# TEXTO DO EXERCÍCIO
——
Mil dias de horror
É importante listar as várias perdas deste período do governo Bolsonaro para que ninguém se acostume com o caos
Em um país com democracia jovem como o Brasil, chegar à marca de mil dias de governo seria um marco importante. No nosso é, mas pelas razões erradas. Durante este período do governo Bolsonaro conseguimos acumular vários índices negativos. Uma rápida busca nos institutos e mídia pela internet revela – da parte social à ambiental, passando pela economia – números importantes. E, por trás dos números, vidas impactadas.
Dados recentes do Instituto Brasileiro de Geografia e Estatística (IBGE), divulgados no fim de setembro, mostram que 14,1 milhões de brasileiros continuam sem emprego, 5,4 milhões estão desalentados (desistiram de procurar), mais de 25 milhões trabalham por conta própria, que é recorde histórico, e 36,3 milhões de pessoas vivem na informalidade.
Relatório do Centro de Pesquisa em Macroeconomia das Desigualdades da Universidade de São Paulo (Made-USP) estima que, com a redução do auxílio emergencial, neste ano, o país deve somar 61,1 milhões de pessoas na pobreza – sendo que 19,3 milhões vivem na extrema pobreza.
O que falar então da inflação sem controle, que, na casa dos dois dígitos, encolhe ainda mais o poder de compra da população, fazendo com que ossos e pelancas, partes do boi que eram doadas porque não tinham valor comercial, passassem a ser comercializadas e disputadas. Para quem não sabe, a inflação oficial chegou a 9,68% nos últimos 12 meses, mas em algumas capitais já ultrapassou os 10%.
——
Copie, sem mudar nada, o trecho do texto sobre os mil dias do governo Bolsonaro, começando em "Mil dias de horror" e indo até "números, vidas impactadas.".

# REGISTROS DOS DADOS
——
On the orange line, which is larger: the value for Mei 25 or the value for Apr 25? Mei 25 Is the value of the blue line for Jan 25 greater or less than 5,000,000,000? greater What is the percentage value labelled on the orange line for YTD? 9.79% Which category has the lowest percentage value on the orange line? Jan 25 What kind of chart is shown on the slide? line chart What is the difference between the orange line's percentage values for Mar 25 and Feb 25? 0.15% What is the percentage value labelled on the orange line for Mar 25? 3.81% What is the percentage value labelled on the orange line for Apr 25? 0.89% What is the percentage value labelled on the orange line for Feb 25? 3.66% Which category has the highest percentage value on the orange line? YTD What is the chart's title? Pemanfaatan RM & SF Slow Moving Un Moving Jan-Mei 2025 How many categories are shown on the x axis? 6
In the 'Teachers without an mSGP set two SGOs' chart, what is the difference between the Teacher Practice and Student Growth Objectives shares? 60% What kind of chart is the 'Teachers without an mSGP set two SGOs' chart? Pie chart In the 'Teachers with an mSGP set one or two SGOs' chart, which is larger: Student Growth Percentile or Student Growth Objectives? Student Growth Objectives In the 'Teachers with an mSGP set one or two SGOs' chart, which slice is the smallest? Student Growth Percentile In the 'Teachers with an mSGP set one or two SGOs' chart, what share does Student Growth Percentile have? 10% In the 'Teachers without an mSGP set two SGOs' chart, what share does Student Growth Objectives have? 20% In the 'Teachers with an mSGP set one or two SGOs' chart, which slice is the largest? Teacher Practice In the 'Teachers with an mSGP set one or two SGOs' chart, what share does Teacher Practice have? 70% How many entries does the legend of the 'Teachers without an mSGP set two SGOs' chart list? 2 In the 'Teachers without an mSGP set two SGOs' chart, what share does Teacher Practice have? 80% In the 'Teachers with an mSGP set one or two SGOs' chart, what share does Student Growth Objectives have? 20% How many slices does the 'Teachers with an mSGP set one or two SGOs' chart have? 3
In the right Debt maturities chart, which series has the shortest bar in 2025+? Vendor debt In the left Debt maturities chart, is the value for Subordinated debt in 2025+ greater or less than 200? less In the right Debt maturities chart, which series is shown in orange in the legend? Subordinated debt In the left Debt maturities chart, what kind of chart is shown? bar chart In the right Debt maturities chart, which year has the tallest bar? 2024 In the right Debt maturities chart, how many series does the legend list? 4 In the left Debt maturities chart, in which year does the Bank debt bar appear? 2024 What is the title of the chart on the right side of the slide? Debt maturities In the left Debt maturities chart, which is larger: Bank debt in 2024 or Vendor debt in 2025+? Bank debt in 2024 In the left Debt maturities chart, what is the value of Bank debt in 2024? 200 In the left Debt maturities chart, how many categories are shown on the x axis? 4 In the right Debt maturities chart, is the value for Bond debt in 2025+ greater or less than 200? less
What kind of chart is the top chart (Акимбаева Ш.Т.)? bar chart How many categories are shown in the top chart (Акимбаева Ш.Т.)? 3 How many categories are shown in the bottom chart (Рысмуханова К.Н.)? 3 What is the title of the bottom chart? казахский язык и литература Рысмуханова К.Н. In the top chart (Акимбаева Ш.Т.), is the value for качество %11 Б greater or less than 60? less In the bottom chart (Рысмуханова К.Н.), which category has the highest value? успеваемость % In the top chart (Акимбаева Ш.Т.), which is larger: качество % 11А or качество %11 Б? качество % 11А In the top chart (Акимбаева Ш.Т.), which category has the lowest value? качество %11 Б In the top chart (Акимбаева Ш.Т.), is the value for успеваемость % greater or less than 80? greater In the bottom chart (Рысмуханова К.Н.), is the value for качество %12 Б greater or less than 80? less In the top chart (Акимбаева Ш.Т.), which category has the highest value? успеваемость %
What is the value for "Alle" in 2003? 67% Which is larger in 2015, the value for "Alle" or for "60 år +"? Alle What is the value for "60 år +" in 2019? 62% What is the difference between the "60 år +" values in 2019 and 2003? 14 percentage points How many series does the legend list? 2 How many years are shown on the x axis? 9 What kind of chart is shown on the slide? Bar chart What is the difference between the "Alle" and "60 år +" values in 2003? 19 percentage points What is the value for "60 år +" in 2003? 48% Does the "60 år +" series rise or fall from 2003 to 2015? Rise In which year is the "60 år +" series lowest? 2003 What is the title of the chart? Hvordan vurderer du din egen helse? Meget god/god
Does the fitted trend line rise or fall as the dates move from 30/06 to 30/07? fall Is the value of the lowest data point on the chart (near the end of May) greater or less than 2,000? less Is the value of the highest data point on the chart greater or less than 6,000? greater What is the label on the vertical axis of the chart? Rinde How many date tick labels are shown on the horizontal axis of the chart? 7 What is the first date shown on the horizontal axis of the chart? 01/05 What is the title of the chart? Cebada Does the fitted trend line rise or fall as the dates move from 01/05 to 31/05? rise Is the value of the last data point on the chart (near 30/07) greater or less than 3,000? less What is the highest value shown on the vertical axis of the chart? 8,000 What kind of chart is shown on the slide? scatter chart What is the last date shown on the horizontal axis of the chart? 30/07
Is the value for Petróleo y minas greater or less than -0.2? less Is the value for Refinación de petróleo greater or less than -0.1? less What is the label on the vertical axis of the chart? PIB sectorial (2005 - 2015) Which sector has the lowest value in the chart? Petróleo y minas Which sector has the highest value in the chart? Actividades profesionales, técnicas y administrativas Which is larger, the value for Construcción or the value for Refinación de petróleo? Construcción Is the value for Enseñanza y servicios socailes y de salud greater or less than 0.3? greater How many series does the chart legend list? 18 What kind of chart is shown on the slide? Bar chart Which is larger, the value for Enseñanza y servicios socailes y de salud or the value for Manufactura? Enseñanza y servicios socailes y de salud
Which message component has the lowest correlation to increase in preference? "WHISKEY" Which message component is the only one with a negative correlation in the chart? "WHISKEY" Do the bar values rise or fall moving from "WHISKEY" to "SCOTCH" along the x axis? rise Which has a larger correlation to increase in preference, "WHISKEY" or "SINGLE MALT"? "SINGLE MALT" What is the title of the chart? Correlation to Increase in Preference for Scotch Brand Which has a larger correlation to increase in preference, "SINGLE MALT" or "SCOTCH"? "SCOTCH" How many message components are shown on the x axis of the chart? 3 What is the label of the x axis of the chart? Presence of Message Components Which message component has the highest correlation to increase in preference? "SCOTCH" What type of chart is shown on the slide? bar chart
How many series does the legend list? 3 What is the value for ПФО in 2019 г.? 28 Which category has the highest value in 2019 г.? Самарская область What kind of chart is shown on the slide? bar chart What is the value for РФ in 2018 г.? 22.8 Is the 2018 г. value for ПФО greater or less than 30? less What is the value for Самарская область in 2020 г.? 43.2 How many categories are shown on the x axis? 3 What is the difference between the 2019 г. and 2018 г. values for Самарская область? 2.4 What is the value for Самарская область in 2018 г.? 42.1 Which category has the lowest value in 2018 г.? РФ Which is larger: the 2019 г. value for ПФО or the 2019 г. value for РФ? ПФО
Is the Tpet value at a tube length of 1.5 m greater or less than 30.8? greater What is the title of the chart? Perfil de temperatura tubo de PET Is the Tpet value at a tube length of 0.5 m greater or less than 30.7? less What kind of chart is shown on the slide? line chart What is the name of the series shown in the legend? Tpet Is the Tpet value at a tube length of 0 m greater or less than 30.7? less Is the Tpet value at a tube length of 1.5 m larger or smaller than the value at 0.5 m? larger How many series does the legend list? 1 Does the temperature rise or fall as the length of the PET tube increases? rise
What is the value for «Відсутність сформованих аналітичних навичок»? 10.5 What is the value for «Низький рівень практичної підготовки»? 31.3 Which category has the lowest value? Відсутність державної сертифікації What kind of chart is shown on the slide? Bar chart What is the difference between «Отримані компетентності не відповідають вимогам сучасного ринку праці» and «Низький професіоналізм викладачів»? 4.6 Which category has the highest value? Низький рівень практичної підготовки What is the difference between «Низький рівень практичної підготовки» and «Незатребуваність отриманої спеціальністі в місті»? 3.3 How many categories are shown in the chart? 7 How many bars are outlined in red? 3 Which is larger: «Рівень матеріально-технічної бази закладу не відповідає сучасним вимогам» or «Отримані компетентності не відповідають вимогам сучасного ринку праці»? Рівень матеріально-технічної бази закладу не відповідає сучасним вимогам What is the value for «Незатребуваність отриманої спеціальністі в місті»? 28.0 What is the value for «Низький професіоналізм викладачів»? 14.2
——
# RESPOSTA DO EXERCÍCIO
Mil dias de horror
É importante listar as várias perdas deste período do governo Bolsonaro para que ninguém se acostume com o caos
Em um país com democracia jovem como o Brasil, chegar à marca de mil dias de governo seria um marco importante. No nosso é, mas pelas razões erradas. Durante este período do governo Bolsonaro conseguimos acumular vários índices negativos. Uma rápida busca nos institutos e mídia pela internet revela – da parte social à ambiental, passando pela economia – números importantes. E, por trás dos números, vidas impactadas.